§ **Excerpted passage**:
Opening to Joy:
Liquid Amber Trees
by the Rev. Nancy Palmer Jones
Today, during my weekly online Lunch with Rev. Nancy, Frey Leigh finishes up his check-in with the words: “Oh! And I have something for Show and Tell!”
He reaches off camera to his right, and reappears holding up a large sketchbook, whose creamy blank page serves as the perfect backdrop for the main event: crisp red, yellow, and brown autumn leaves, curling and shimmering, 3-pointed, 5-pointed, or 7-pointed. Frey collects and presses these beauties, too precious not to share. As an afterthought, he adds the sentence that stops me in my tracks:
“They’re from the liquid amber trees in my neighborhood.”
Liquid amber trees, I write in my notebook. The name takes my breath away. I picture the trees dripping fat honey-colored droplets from every branch, as though the life inside the trunk burns so brightly that it turns the semiprecious gemstone hidden at its heart into a flowing stream of gold.

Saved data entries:
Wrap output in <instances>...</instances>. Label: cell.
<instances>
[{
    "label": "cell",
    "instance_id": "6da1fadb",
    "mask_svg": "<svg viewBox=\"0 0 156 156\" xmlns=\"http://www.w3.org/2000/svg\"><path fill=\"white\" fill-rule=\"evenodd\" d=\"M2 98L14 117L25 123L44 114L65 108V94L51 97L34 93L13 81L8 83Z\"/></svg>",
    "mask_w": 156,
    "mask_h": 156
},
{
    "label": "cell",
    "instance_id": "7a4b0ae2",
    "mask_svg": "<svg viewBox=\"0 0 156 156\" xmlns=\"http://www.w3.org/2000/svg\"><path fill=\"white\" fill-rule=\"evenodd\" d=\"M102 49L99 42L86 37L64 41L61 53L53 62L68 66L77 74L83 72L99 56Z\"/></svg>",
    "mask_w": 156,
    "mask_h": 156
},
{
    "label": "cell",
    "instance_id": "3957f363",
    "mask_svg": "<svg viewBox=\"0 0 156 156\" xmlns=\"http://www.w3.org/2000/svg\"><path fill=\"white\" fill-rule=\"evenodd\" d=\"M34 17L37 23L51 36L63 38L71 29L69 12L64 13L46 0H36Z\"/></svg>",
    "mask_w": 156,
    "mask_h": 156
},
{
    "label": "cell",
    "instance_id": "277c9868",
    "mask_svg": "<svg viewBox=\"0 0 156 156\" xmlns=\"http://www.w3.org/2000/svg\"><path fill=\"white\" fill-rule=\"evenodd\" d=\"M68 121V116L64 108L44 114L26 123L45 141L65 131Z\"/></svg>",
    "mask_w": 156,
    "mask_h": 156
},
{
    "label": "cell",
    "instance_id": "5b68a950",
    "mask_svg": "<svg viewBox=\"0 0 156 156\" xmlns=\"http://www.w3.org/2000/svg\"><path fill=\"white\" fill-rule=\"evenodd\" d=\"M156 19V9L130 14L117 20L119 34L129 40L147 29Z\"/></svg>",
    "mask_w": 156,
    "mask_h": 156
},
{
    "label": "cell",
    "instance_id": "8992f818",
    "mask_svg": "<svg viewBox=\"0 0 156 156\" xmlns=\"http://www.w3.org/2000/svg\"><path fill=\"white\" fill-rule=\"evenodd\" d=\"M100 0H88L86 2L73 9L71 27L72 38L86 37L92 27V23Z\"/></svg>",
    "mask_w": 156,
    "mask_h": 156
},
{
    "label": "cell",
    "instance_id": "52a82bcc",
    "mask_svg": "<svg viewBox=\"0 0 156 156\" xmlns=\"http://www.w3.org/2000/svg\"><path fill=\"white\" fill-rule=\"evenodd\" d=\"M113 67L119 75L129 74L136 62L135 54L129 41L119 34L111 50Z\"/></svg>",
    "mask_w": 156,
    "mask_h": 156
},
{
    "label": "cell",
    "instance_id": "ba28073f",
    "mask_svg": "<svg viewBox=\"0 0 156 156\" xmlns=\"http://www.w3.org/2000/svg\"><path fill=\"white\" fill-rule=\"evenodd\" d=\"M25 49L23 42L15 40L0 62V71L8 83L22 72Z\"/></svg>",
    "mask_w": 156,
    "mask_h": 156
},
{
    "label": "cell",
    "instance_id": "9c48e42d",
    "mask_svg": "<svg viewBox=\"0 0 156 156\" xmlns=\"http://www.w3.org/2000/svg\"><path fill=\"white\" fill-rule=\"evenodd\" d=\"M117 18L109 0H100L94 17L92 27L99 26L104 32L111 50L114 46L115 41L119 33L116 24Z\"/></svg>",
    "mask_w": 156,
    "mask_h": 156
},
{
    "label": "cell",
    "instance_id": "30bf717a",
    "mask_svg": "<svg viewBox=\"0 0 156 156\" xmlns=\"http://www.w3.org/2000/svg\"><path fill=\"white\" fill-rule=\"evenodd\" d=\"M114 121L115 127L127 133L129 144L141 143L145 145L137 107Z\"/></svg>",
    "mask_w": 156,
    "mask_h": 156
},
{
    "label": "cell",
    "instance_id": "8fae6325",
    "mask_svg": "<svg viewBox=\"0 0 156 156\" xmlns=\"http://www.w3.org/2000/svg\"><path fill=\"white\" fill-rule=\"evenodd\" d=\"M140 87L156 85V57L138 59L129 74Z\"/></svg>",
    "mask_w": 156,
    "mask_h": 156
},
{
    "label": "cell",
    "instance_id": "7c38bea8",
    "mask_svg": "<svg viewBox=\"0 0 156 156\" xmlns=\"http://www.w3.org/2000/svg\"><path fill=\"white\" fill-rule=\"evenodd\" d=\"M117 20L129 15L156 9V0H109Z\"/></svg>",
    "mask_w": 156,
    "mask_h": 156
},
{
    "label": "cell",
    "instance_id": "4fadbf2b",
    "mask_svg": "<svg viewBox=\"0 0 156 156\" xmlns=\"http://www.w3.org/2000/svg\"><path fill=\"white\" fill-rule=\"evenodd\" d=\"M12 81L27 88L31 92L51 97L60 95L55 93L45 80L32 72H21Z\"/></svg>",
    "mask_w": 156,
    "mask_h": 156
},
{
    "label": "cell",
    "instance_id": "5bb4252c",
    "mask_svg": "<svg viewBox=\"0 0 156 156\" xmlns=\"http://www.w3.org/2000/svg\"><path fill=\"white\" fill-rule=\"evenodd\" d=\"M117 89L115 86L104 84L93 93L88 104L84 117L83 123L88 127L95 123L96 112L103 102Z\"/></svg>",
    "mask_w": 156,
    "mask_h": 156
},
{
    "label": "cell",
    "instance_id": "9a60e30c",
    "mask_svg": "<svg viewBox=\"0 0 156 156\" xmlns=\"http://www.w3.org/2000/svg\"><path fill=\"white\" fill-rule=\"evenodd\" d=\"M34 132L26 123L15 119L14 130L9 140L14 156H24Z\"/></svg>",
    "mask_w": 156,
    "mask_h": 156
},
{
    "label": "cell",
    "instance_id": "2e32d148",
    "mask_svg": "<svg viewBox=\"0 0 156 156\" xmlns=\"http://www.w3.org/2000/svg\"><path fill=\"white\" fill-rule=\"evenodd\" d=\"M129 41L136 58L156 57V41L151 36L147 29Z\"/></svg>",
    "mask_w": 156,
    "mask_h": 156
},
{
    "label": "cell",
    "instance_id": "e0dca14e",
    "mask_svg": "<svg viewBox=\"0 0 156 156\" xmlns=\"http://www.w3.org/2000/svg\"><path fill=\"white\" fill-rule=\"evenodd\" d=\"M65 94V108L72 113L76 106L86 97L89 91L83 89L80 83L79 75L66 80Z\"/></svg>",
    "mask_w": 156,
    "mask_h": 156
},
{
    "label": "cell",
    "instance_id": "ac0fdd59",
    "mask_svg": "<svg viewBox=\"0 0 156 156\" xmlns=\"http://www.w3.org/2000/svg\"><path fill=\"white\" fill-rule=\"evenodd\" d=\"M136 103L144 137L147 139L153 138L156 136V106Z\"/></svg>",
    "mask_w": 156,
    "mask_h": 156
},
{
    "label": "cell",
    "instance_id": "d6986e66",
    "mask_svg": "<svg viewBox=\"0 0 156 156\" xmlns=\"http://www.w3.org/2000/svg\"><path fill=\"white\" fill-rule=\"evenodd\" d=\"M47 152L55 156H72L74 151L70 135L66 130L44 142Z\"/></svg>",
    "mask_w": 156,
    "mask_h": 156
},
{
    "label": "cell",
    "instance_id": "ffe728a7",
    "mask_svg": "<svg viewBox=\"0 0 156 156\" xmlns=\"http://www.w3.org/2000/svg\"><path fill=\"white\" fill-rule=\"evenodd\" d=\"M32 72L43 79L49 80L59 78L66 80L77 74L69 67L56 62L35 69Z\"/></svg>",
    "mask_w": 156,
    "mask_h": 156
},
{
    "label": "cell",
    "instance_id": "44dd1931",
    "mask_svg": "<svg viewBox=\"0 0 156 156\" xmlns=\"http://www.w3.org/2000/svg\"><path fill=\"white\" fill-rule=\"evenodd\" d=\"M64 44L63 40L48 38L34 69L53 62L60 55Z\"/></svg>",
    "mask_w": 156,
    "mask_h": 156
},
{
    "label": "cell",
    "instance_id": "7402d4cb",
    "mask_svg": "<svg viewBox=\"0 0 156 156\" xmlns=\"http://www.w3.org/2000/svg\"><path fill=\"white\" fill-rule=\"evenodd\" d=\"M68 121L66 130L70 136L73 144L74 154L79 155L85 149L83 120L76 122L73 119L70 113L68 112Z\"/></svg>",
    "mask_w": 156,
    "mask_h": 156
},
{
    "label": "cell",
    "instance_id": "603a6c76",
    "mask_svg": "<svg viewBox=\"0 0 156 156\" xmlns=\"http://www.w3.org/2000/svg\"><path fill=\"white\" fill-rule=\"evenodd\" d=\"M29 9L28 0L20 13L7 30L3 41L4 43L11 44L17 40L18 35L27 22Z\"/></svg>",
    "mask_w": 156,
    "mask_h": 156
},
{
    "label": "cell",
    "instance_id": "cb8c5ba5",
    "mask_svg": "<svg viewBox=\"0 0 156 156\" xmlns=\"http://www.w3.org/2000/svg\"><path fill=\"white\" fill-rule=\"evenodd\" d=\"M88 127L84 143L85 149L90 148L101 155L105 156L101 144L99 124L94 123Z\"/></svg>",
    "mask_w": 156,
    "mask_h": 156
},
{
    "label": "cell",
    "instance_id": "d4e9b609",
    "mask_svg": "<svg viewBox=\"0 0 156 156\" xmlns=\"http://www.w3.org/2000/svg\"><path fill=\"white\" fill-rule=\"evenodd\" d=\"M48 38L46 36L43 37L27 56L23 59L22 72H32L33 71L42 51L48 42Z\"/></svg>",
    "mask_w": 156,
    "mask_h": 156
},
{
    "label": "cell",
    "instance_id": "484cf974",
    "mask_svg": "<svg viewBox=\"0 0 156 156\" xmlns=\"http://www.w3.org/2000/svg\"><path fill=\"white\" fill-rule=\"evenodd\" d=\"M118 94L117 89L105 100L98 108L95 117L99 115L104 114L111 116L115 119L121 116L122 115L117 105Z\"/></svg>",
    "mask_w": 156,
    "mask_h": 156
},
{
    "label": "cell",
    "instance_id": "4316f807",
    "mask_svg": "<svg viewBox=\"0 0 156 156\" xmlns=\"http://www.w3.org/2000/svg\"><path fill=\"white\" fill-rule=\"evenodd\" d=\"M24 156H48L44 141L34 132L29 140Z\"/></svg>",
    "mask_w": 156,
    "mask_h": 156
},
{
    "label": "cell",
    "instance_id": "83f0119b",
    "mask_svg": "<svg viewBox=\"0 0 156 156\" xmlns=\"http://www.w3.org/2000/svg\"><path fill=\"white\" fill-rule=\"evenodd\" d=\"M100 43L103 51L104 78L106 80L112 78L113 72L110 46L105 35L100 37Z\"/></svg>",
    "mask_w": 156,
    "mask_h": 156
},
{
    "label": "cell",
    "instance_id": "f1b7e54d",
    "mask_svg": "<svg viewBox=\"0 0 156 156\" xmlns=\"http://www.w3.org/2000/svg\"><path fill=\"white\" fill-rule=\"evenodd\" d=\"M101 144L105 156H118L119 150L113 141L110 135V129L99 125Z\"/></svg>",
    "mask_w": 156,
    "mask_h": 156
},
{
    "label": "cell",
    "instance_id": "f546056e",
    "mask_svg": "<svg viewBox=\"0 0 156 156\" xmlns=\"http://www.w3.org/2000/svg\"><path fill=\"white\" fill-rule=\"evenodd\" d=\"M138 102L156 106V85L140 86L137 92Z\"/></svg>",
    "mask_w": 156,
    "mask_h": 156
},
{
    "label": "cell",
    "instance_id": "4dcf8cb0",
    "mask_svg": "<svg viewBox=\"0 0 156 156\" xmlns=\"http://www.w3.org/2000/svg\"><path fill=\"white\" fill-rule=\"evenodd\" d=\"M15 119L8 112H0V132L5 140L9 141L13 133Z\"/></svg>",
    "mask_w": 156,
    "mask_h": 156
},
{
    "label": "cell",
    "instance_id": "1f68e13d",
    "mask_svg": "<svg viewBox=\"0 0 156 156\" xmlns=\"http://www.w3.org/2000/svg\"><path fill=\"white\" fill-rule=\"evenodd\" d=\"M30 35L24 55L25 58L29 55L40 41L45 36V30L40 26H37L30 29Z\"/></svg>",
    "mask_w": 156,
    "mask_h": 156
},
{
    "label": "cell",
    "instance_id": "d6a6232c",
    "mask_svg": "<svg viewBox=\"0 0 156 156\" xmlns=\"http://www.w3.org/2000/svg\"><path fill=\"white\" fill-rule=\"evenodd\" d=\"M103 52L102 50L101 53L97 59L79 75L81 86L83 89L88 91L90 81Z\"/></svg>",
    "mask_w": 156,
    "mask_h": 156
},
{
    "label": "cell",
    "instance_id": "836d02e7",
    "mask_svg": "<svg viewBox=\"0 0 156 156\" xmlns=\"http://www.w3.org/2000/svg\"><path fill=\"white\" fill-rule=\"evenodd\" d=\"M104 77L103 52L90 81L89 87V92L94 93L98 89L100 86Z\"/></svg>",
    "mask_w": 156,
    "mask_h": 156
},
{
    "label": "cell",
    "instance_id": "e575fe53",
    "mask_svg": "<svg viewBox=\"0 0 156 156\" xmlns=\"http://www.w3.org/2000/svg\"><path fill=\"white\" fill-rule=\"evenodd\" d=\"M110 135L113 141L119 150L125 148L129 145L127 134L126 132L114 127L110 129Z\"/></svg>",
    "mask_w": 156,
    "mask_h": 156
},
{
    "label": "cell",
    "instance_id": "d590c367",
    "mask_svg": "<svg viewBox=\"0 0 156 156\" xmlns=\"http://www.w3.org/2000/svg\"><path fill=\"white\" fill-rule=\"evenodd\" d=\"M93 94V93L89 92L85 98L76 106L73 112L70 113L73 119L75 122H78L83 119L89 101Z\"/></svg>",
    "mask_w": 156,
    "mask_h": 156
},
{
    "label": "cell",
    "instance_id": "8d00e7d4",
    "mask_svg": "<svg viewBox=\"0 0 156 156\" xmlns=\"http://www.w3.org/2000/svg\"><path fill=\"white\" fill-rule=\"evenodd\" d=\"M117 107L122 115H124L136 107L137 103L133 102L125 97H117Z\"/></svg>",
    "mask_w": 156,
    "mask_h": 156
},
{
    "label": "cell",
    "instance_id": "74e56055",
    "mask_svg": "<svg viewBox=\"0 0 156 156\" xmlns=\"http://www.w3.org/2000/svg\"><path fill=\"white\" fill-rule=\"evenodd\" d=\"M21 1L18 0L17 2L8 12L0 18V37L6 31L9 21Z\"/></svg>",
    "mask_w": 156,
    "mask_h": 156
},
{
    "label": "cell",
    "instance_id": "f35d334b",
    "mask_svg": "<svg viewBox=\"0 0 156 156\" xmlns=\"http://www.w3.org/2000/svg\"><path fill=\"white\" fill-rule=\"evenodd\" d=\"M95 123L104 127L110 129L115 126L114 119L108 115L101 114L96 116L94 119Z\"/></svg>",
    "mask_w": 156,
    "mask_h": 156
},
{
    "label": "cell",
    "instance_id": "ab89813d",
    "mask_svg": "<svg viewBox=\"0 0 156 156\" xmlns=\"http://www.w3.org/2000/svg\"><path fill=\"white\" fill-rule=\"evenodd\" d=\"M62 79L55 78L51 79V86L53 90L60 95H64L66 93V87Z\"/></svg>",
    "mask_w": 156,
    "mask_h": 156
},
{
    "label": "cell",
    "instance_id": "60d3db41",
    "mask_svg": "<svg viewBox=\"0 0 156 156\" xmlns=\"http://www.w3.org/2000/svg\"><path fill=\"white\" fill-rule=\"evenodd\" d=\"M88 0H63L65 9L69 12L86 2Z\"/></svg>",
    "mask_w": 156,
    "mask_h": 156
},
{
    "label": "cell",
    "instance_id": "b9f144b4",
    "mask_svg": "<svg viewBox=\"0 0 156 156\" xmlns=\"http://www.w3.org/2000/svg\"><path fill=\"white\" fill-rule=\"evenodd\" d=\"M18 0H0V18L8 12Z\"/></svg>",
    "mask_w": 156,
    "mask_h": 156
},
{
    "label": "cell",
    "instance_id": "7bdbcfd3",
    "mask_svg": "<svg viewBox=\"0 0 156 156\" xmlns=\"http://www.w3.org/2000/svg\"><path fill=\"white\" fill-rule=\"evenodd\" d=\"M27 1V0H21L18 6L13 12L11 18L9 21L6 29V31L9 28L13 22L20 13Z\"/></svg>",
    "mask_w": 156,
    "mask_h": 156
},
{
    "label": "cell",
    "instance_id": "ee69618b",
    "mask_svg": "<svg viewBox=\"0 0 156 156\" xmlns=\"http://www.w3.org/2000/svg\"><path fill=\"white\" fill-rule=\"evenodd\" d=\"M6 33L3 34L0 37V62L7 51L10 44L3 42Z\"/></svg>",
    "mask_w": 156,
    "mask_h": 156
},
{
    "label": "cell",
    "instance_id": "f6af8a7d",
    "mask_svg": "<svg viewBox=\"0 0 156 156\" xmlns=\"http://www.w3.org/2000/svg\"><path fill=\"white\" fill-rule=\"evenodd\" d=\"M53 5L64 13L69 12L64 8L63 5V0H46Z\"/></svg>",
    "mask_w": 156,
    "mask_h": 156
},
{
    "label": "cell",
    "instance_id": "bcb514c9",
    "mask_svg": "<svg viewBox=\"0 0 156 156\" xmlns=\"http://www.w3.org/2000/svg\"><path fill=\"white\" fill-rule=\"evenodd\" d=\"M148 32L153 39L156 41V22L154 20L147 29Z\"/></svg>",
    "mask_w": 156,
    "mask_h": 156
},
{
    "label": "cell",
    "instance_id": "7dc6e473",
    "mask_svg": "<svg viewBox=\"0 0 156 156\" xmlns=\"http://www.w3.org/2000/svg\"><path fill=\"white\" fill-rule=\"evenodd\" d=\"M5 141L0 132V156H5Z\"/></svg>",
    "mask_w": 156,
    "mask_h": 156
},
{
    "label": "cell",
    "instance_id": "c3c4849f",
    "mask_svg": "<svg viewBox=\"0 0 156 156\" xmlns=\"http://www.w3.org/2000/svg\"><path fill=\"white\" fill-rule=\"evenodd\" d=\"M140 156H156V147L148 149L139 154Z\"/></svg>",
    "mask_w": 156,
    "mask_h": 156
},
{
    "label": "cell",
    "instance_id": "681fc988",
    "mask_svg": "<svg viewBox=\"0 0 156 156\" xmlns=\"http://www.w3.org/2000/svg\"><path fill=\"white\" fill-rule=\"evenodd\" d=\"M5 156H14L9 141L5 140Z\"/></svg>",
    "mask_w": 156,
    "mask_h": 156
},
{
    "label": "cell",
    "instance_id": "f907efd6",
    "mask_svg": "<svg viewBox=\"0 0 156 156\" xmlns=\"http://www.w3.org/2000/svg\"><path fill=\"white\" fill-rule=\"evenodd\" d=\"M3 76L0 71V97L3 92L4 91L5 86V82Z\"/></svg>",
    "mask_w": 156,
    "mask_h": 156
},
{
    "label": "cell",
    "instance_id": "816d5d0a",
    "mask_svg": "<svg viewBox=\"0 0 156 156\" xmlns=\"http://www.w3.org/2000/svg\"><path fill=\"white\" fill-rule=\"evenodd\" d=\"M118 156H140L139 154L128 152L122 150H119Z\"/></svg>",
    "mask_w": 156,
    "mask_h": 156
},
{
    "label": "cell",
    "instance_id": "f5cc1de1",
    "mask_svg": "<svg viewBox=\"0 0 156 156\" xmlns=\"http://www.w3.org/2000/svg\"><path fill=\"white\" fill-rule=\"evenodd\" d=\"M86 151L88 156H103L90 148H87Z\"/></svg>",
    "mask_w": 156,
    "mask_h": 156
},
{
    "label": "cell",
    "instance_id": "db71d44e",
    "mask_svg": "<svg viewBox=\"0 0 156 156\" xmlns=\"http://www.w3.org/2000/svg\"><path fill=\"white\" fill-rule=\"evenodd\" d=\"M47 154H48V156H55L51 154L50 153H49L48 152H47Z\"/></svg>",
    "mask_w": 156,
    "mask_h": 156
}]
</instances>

§ **Tasks to complete**:
(1) Reproduce the portion of the reflection on liquid amber trees from "He reaches off" up to and including "stream of gold.", changing "notebook" to "journal".
(2) Continue the reflection on liquid amber trees, beginning after its final sentence.

§ **Results**:
(1)
He reaches off camera to his right, and reappears holding up a large sketchbook, whose creamy blank page serves as the perfect backdrop for the main event: crisp red, yellow, and brown autumn leaves, curling and shimmering, 3-pointed, 5-pointed, or 7-pointed. Frey collects and presses these beauties, too precious not to share. As an afterthought, he adds the sentence that stops me in my tracks:
“They’re from the liquid amber trees in my neighborhood.”
Liquid amber trees, I write in my journal. The name takes my breath away. I picture the trees dripping fat honey-colored droplets from every branch, as though the life inside the trunk burns so brightly that it turns the semiprecious gemstone hidden at its heart into a flowing stream of gold.

(2)
Of course the actual scientific name for the tree is spelled Liquidambar, also known as sweetgum, redgum, star gum (in the United Kingdom), and satin-walnut. But my imagination is not so far off: The tree gets its name from the sweet resinous sap that oozes out when the tree is cut. That’s what real amber is, after all: tree resin that has hardened and fossilized over millions of years.
Still, liquid amber trees—what a wonder their very existence is! To think I have been walking among them all this time, crunching through liquid amber leaves, recording them in photographs. Now, as I look out the front windows of my apartment, I see the Liquidambar tree across the street. I notice that the reddest leaves are the ones that get the most sun. And there! Just now a yellow slice of amber floats down like a small bright-winged bird.
Dear ones, may I confess? I’ve been dreading the arrival of this month of December. With its theme, “Opening to Joy” I’ve been feeling responsible for producing experiences of joy for all of us—even as the pandemic slogs on, trailing its uncertainties like a too-heavy load; even as injustice abounds, shutting some lives off from the simplest creature comforts.
But here’s the thing: With the Worship Associates who will partner in creating our Sunday, Solstice, and Christmas Eve services this month, I’ve been experimenting with ways to come back to Life even when I feel discouraged or overwhelmed. Small practices that take only a moment of awareness … yet can shift the texture of a whole day.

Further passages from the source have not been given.